* **Task to carry out**: Exclude the pictures and transcribe the rest of the data below exactly.

* **Supplied data**:

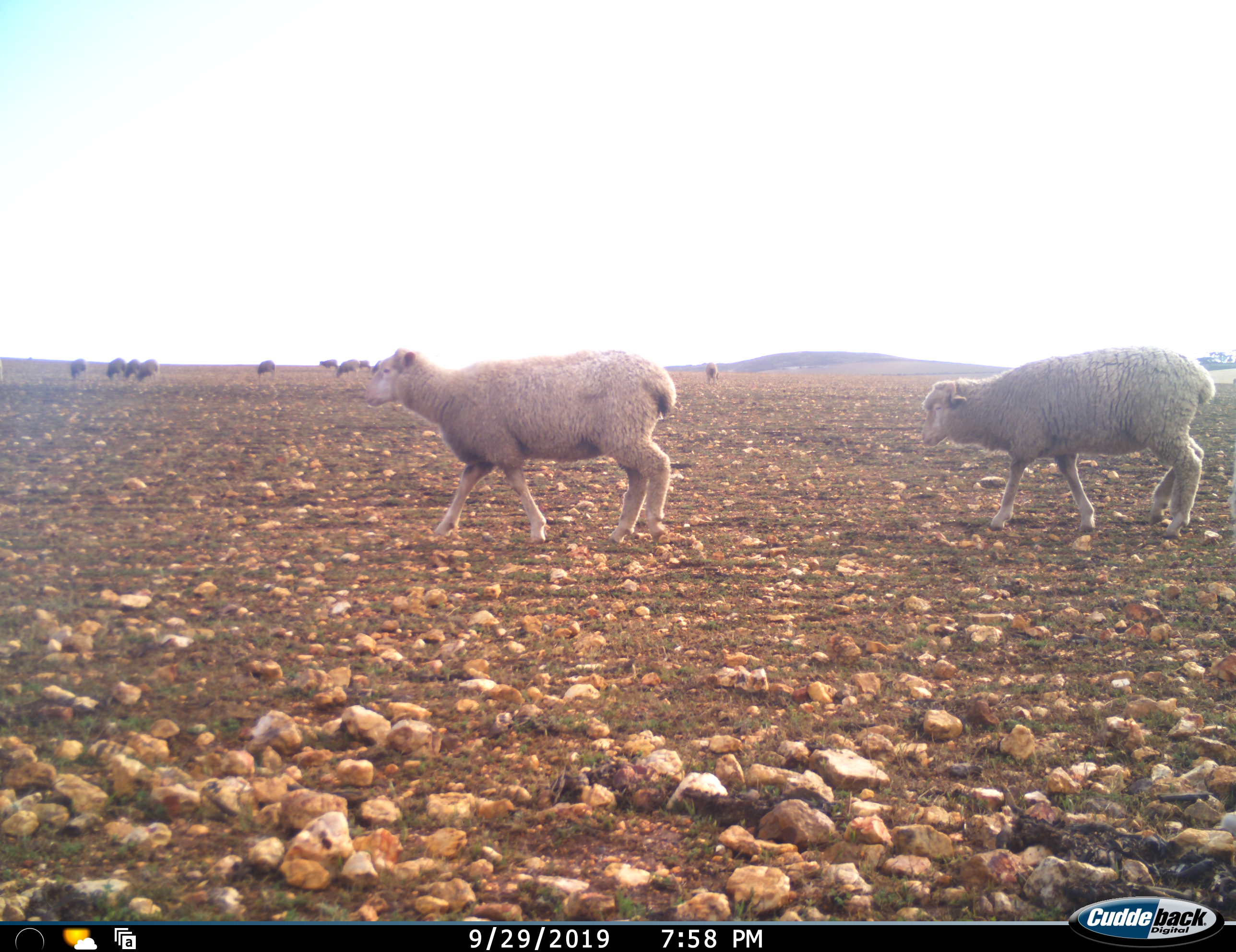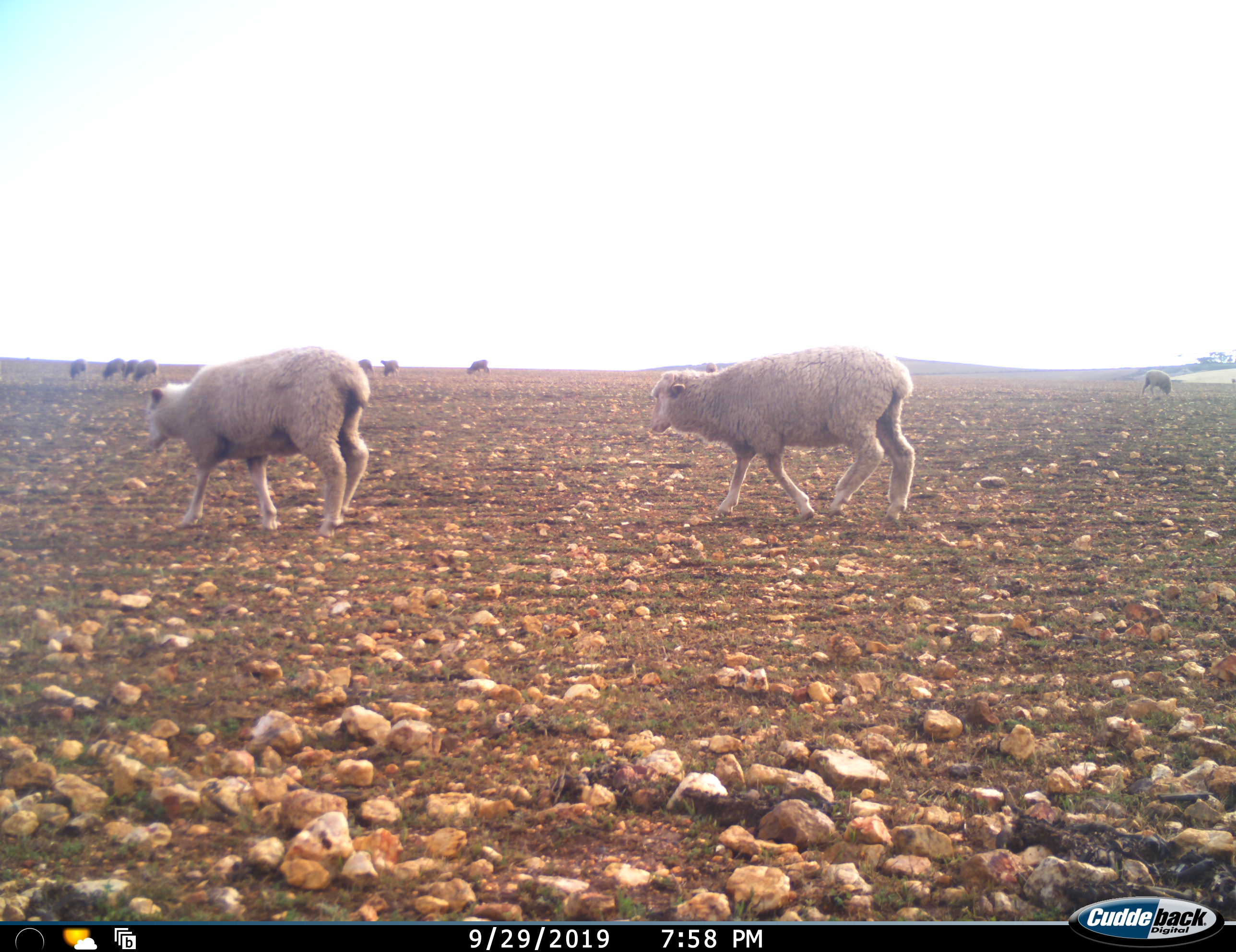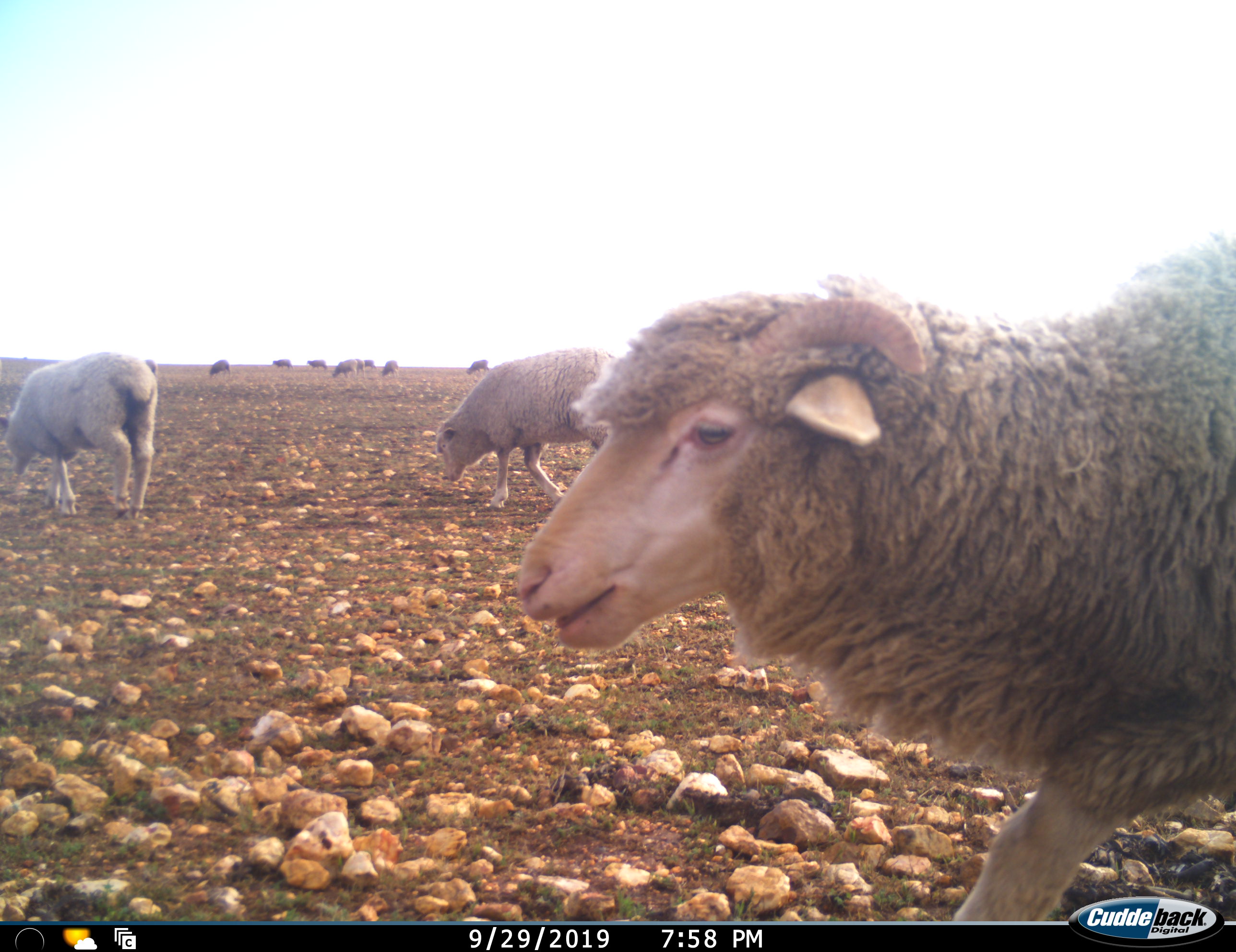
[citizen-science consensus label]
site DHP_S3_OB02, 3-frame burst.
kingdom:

* **Task solution**:
[citizen-science consensus label]
site DHP_S3_OB02, 3-frame burst.
kingdom:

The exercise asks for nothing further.